Exercise description: Will you give the material below again, every line exactly as it is?

#### The records

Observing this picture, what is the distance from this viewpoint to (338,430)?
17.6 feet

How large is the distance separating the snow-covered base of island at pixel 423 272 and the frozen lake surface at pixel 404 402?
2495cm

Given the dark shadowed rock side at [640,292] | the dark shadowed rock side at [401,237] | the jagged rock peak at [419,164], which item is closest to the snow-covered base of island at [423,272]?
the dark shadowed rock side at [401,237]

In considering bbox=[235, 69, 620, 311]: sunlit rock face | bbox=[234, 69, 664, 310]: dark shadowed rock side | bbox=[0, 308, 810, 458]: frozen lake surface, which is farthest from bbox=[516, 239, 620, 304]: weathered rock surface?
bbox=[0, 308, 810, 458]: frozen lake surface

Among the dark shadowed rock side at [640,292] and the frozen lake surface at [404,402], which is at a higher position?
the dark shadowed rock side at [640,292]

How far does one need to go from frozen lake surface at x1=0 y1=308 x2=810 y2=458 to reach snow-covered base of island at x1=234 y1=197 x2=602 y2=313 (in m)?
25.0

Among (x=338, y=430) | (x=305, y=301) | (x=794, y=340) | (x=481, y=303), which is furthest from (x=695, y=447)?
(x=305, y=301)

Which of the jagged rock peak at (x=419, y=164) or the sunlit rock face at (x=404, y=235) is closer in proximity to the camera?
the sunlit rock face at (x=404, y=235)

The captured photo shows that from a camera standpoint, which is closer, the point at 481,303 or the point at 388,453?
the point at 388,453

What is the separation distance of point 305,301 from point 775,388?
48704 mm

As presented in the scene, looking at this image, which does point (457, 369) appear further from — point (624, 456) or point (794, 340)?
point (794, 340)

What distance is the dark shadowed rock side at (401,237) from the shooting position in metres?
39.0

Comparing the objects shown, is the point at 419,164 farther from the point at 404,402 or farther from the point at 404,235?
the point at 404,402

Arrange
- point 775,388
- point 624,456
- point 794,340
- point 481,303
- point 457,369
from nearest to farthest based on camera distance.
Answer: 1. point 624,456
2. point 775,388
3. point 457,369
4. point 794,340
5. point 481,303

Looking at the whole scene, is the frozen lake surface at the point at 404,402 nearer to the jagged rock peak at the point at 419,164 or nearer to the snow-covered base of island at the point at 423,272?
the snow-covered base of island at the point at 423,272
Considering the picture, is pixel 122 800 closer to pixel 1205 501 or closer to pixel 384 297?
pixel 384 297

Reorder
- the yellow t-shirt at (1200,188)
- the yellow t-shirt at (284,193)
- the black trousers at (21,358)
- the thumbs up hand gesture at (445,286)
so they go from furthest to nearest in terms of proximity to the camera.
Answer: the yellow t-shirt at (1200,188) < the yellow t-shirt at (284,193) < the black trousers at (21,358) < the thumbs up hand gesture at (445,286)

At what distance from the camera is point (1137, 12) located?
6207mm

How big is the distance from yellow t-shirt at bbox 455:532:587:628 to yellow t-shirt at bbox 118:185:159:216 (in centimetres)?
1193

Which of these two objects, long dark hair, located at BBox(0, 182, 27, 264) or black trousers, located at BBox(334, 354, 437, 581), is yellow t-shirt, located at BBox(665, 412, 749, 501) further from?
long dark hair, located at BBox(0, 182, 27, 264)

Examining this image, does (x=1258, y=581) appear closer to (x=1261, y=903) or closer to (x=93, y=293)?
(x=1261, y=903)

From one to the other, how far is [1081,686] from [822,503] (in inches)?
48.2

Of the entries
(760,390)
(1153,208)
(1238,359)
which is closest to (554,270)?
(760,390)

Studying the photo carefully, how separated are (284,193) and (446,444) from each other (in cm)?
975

########

Response below:
Observing this picture, what is the distance from this viewpoint to (338,430)?
17.6 feet

How large is the distance separating the snow-covered base of island at pixel 423 272 and the frozen lake surface at pixel 404 402?
2495cm

Given the dark shadowed rock side at [640,292] | the dark shadowed rock side at [401,237] | the jagged rock peak at [419,164], which item is closest to the snow-covered base of island at [423,272]?
the dark shadowed rock side at [401,237]

In considering bbox=[235, 69, 620, 311]: sunlit rock face | bbox=[234, 69, 664, 310]: dark shadowed rock side | bbox=[0, 308, 810, 458]: frozen lake surface, which is farthest from bbox=[516, 239, 620, 304]: weathered rock surface?
bbox=[0, 308, 810, 458]: frozen lake surface

Among the dark shadowed rock side at [640,292] and the frozen lake surface at [404,402], which is at a higher position?
the dark shadowed rock side at [640,292]

How far does one need to go from frozen lake surface at x1=0 y1=308 x2=810 y2=458 to reach snow-covered base of island at x1=234 y1=197 x2=602 y2=313 (in m)?
25.0

Among (x=338, y=430) | (x=305, y=301) | (x=794, y=340) | (x=481, y=303), which is furthest from (x=695, y=447)?
(x=305, y=301)

Which of the jagged rock peak at (x=419, y=164) or the sunlit rock face at (x=404, y=235) is closer in proximity to the camera?
the sunlit rock face at (x=404, y=235)

The captured photo shows that from a camera standpoint, which is closer, the point at 481,303 or the point at 388,453?
the point at 388,453

What is the separation distance of point 305,301 from point 775,388?
48704 mm

As presented in the scene, looking at this image, which does point (457, 369) appear further from — point (624, 456) or point (794, 340)?
point (794, 340)

What distance is the dark shadowed rock side at (401,237) from the shooting position in metres?
39.0

Comparing the objects shown, is the point at 419,164 farther from the point at 404,402 or farther from the point at 404,235?
the point at 404,402

Arrange
- point 775,388
- point 624,456
- point 794,340
- point 481,303
- point 457,369
from nearest to farthest based on camera distance.
Answer: 1. point 624,456
2. point 775,388
3. point 457,369
4. point 794,340
5. point 481,303

Looking at the whole scene, is the frozen lake surface at the point at 404,402 nearer to the jagged rock peak at the point at 419,164 or nearer to the snow-covered base of island at the point at 423,272?
the snow-covered base of island at the point at 423,272
Considering the picture, is pixel 122 800 closer to pixel 1205 501 or closer to pixel 384 297?
pixel 384 297

Reorder
- the yellow t-shirt at (1200,188)
- the yellow t-shirt at (284,193)
- the black trousers at (21,358)
- the thumbs up hand gesture at (445,286)
so they go from furthest to nearest in terms of proximity to the camera.
Answer: the yellow t-shirt at (1200,188) < the yellow t-shirt at (284,193) < the black trousers at (21,358) < the thumbs up hand gesture at (445,286)

At what distance from the camera is point (1137, 12) located?
6207mm

How big is the distance from yellow t-shirt at bbox 455:532:587:628 to yellow t-shirt at bbox 118:185:159:216 (in centimetres)?
1193

Which of these two objects, long dark hair, located at BBox(0, 182, 27, 264) or black trousers, located at BBox(334, 354, 437, 581), is yellow t-shirt, located at BBox(665, 412, 749, 501) further from?
long dark hair, located at BBox(0, 182, 27, 264)

Examining this image, does (x=1258, y=581) appear closer to (x=1261, y=903) or closer to (x=93, y=293)?
(x=1261, y=903)

From one to the other, how far is [1081,686] from [822,503] (in inches)?
48.2

Of the entries
(760,390)
(1153,208)
(1238,359)
which is closest to (554,270)?
(760,390)

Studying the photo carefully, how separated are (284,193) and (446,444) from each other (in cm)?
975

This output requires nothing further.